José Correa Leite, 15 de junho de 2021

As décadas posteriores ao colapso da União Soviética repetem, por todo o mundo, um movimento pendular entre o espontaneísmo de fortes movimentos de massa horizontais, de um lado, e a integração vertical às estruturas estatais, de outro. O resultado tem sido, de um lado, a incapacidade de acumular organização e projeto para o agenciamento da luta revolucionária; de outro, a atuação de partidos reformistas, hierárquicos e caudilhistas, e seus governos, que têm reduzido sua atuação ao possibilismo e à micro-reformas, logo recuperadas pelo sistema. Mas, na América Latina, a oscilação de experiencias entre a doença infantil e a doença senil, parece caminhar para saltos de qualidade e apontar para uma nova síntese estratégica. 
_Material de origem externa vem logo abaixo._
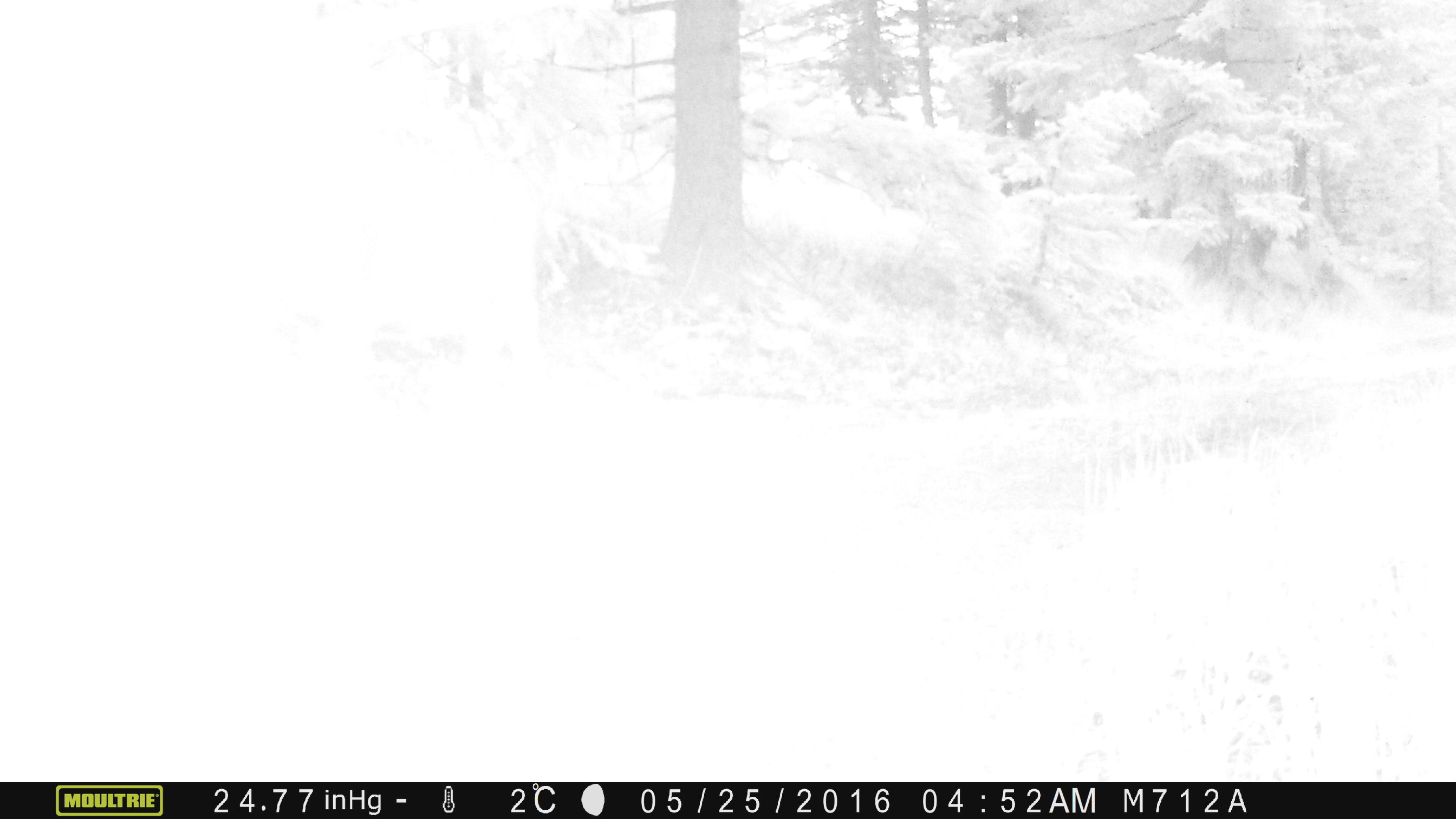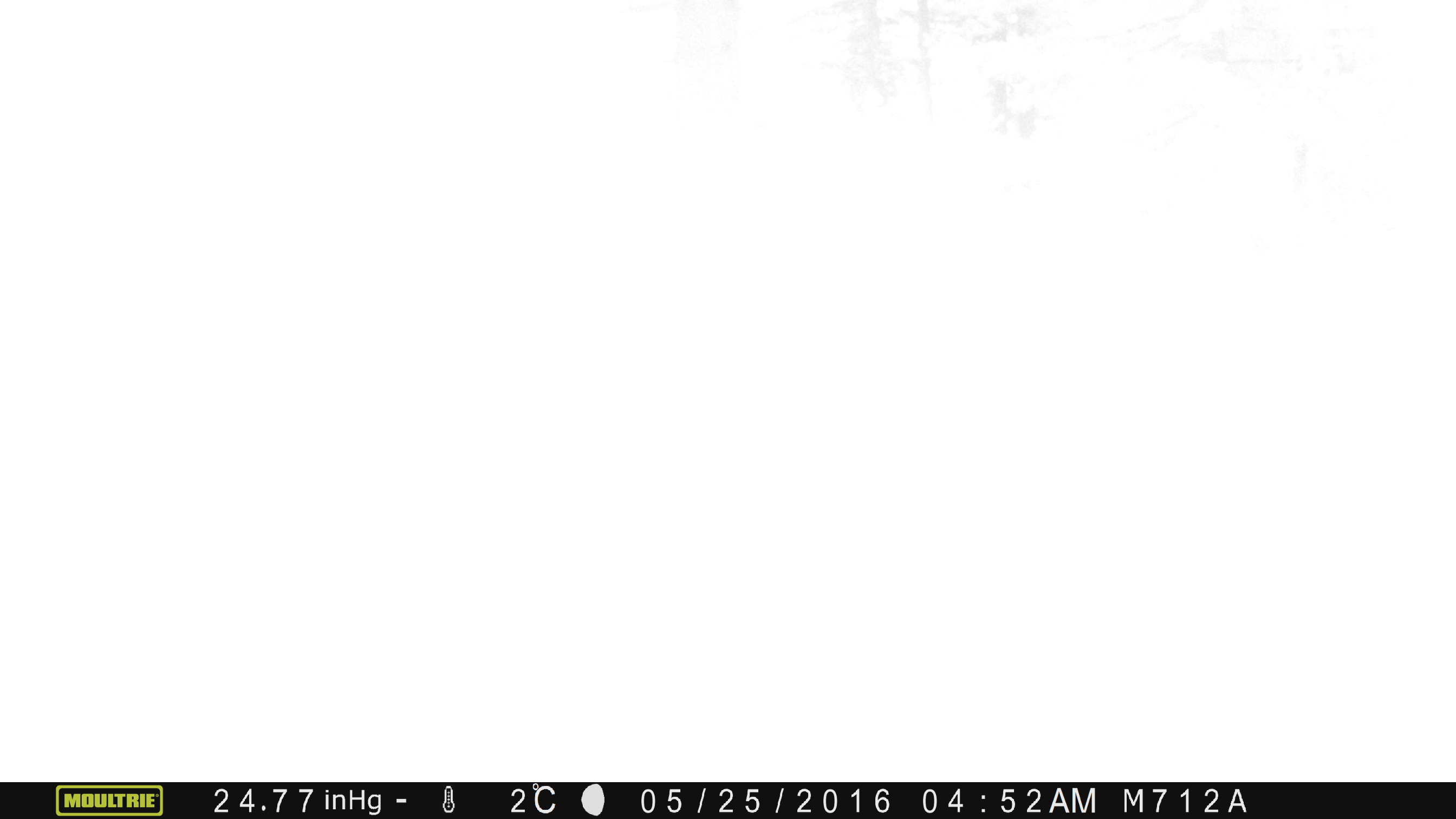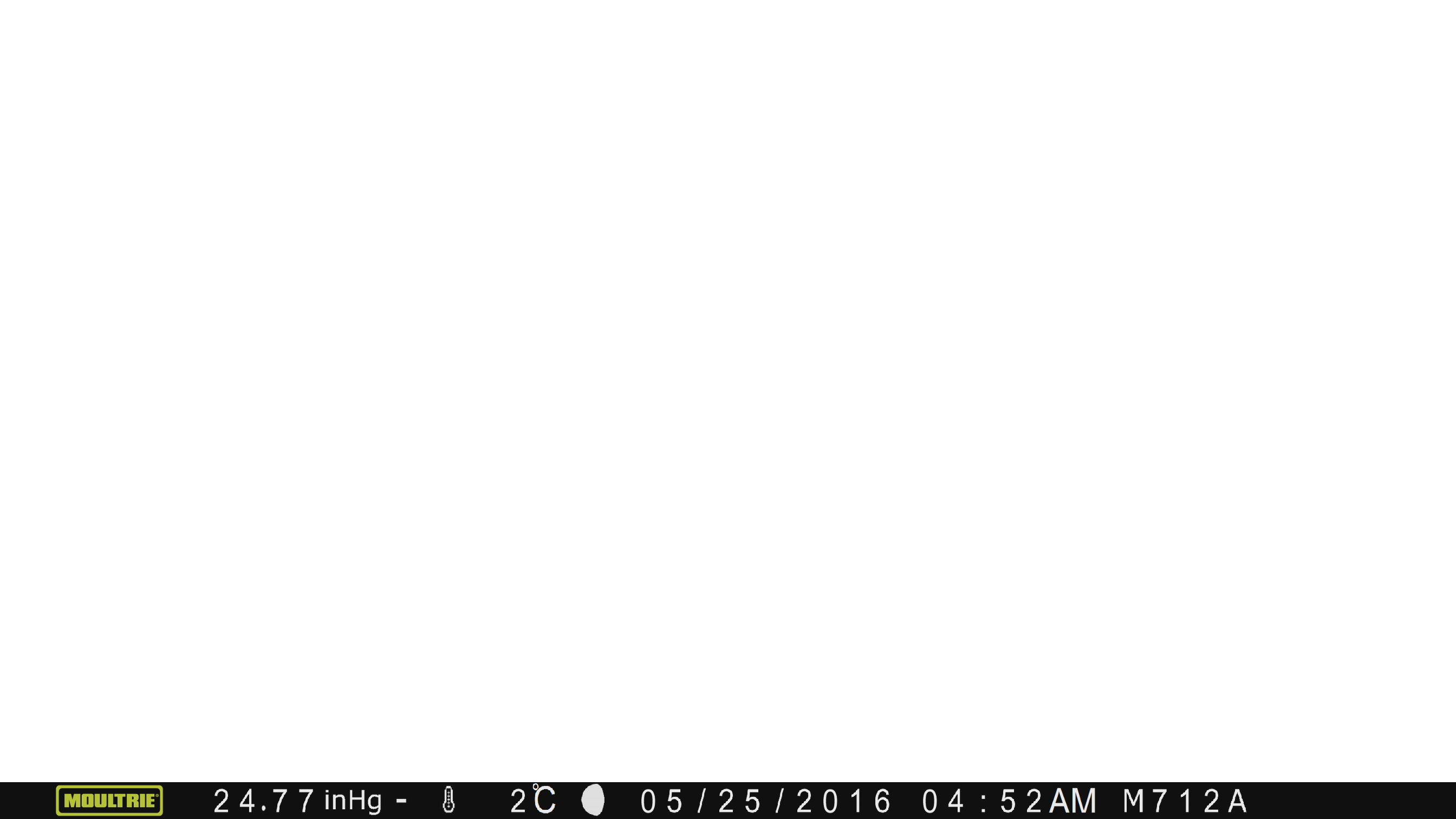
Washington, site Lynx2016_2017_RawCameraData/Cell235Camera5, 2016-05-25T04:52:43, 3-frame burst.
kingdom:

Zapatismo e altermundialismo

O primeiro movimento revolucionário de impacto global da nova era foi o levante zapatista de 1994. Era um contraponto direto à grande referência para os socialistas nos anos 1980, a revolução centro-americana que, depois da vitória sandinista na Nicaragua, convulsionou El Salvador e Guatemala (onde produziu o genocídio do povo maia ixil). Derrotada, está hoje esquecida, embora naquela conjuntura aparecesse como uma reatualização da revolução cubana e influenciasse mesmo a formação do PT brasileiro. As lições deste novo fracasso trágico do castrismo levaram a que o protagonismo fosse deslocado das vanguardas marxistas armadas para os povos indígenas auto-organizados em Chiapas, com os escritos do subcomandante Marcos circulando o mundo pela recém-aberta internet.

Esta foi uma inspiração forte - junto com os protestos do “Reclaim the Streets” - para o movimento contra a globalização neoliberal que emergiu espetacularmente em 1999, bloqueando a reunião da OMC em Seattle. A curva de aprendizagem do movimento altermundialista foi muito rápida, com protestos sendo organizados em todas as grandes atividades das instituições da “classe de Davos” - culminando nos protestos de julho de 2001, durante o G8 de Gênova e as mobilizações contra a invasão do Iraque em 2003. A ambição inovadora do altermundialismo deve muito de seu vigor ao movimento dos piqueteros argentinos, que na época parecia explodir com a hegemonia do peronismo na crise de 1999-2002, com sua palavra de ordem “que se vayan todos” (que repicariam, quatro anos depois, na “revolução dos pinguins”, a mobilização dos estudantes secundaristas chileno). 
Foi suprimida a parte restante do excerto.